## Task to complete
Please report how many lines in the records below contain the word "site", giving only that number.

## Data for this task

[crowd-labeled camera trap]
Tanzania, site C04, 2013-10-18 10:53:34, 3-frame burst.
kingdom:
...
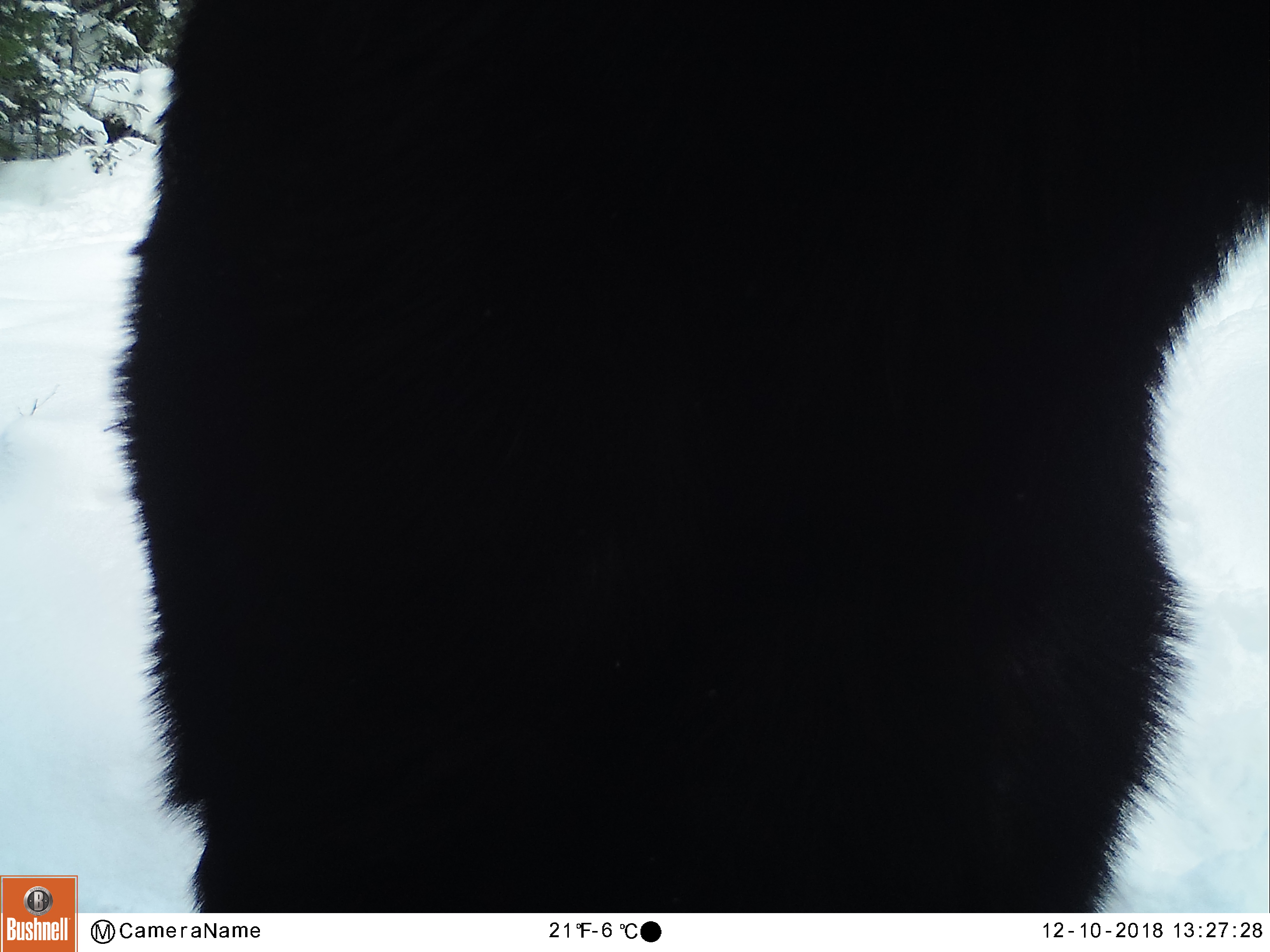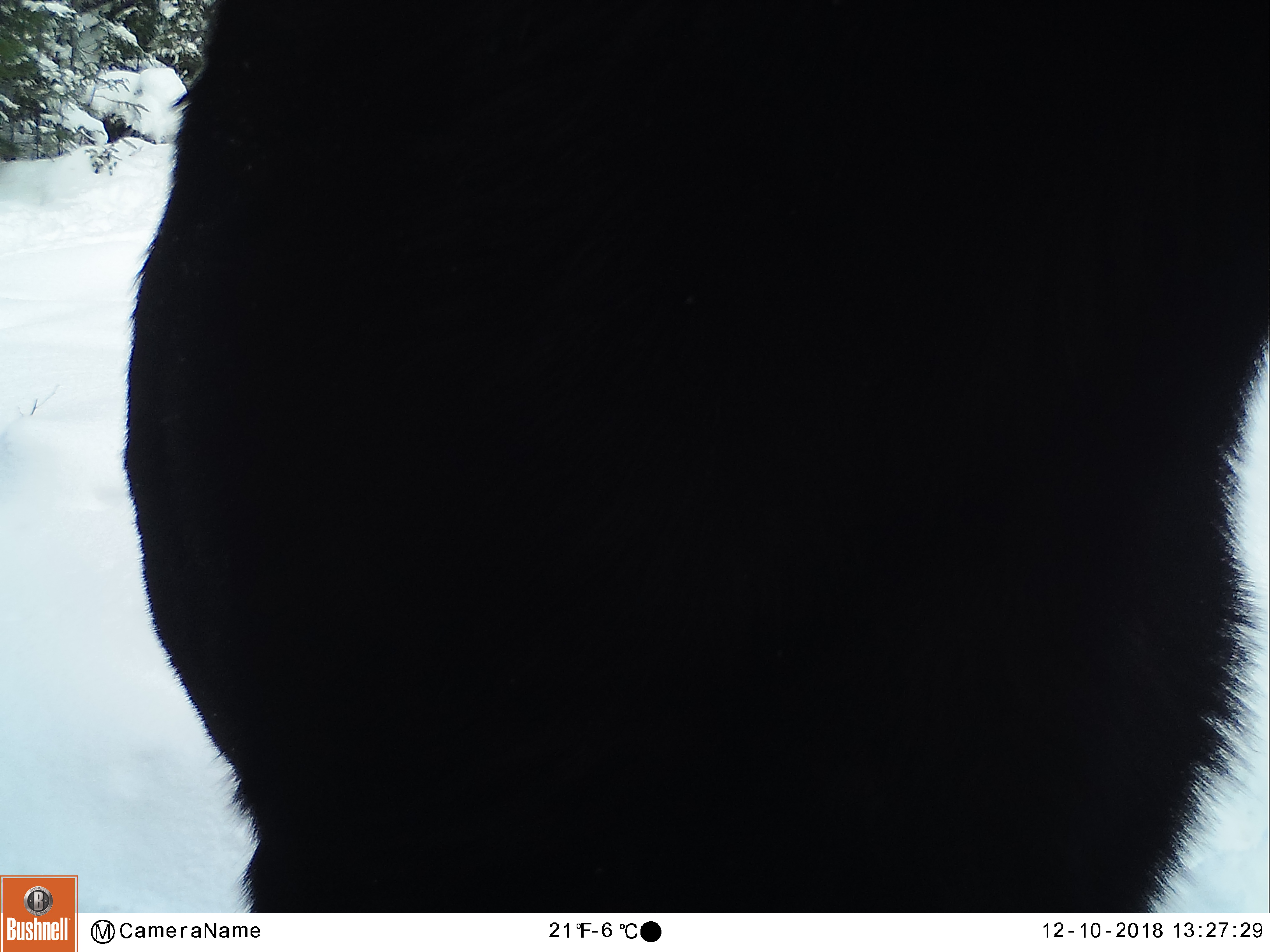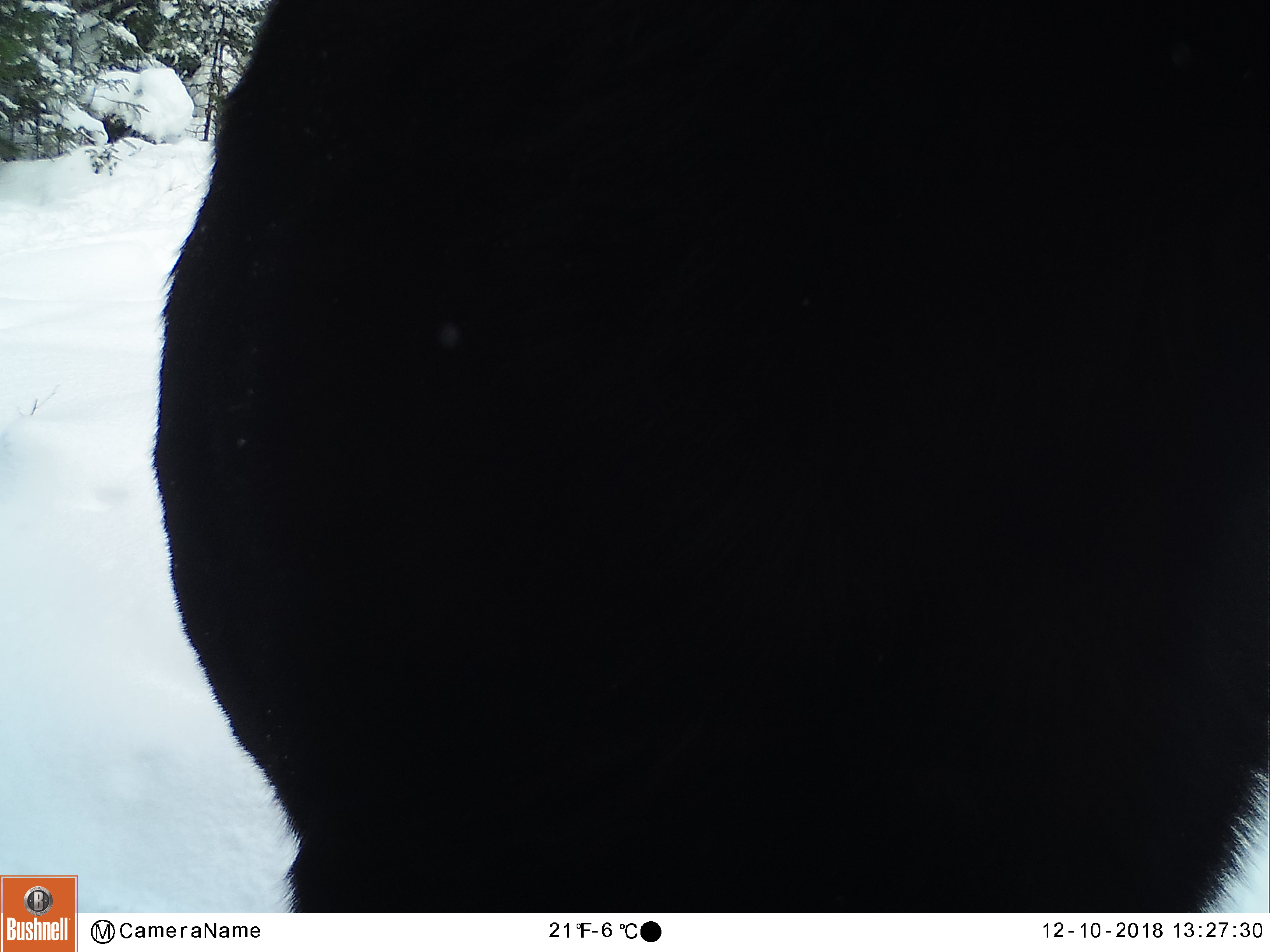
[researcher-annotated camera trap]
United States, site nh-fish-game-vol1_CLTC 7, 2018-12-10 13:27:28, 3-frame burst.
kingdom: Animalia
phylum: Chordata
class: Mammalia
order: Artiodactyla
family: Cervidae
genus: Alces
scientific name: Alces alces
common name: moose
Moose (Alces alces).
==
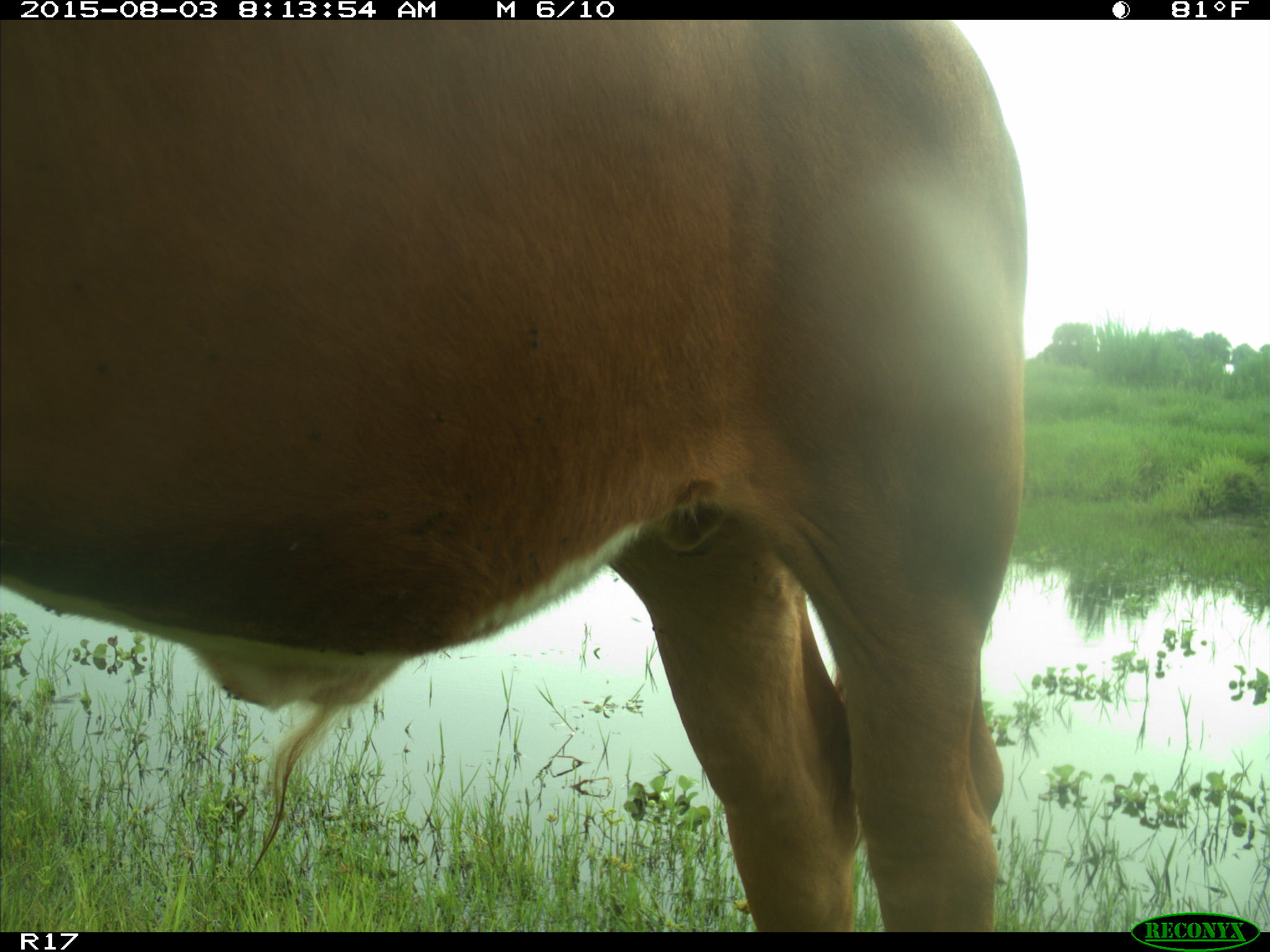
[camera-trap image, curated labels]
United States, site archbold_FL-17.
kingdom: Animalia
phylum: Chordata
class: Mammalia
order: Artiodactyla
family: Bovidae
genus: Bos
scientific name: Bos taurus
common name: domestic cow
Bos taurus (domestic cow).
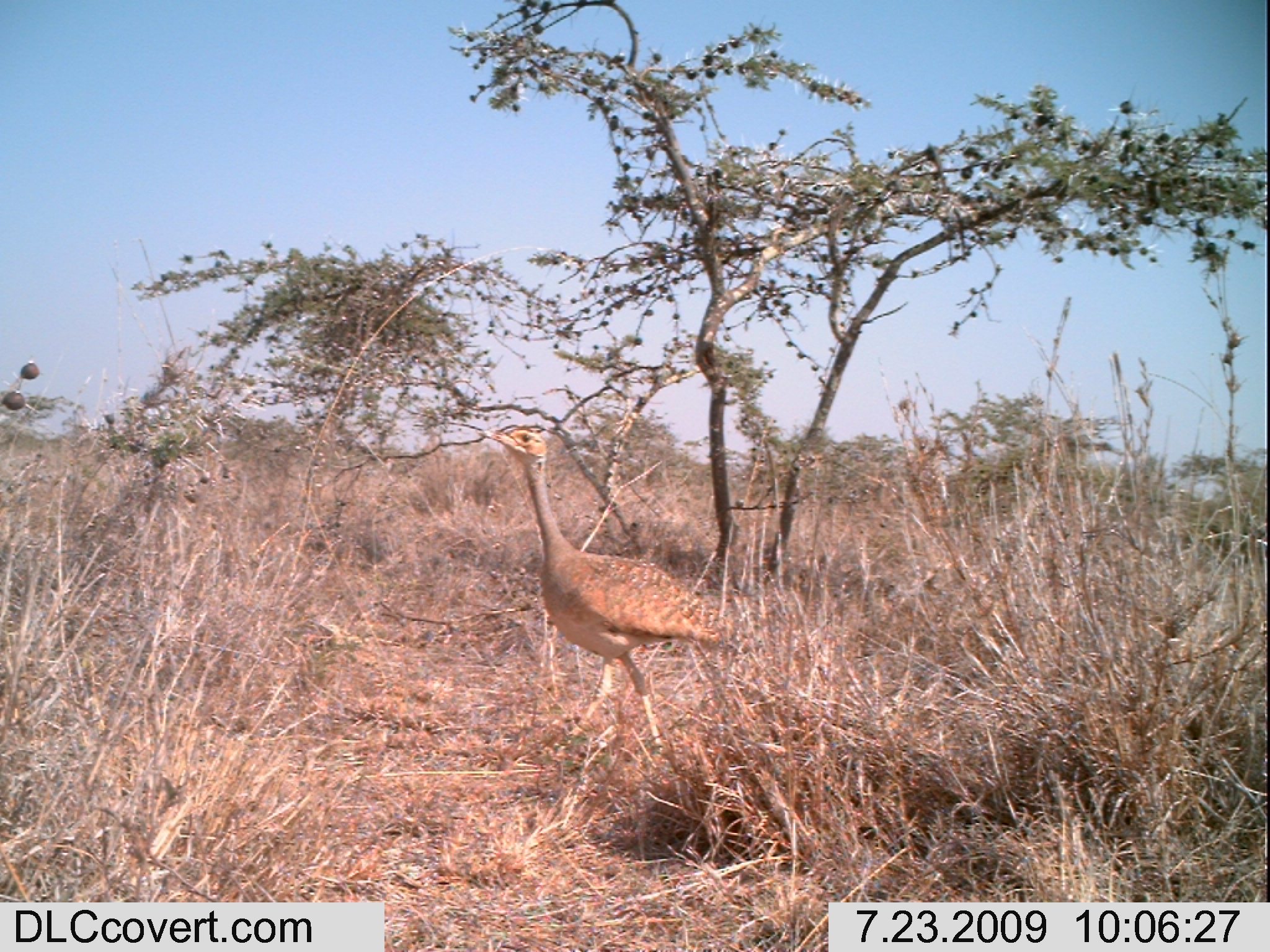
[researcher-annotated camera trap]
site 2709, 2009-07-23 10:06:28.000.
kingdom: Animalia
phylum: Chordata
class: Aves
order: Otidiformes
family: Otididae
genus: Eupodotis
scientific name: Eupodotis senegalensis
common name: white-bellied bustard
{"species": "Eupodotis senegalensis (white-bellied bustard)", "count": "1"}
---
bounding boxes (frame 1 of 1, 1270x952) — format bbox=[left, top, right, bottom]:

## Solution to this problem
4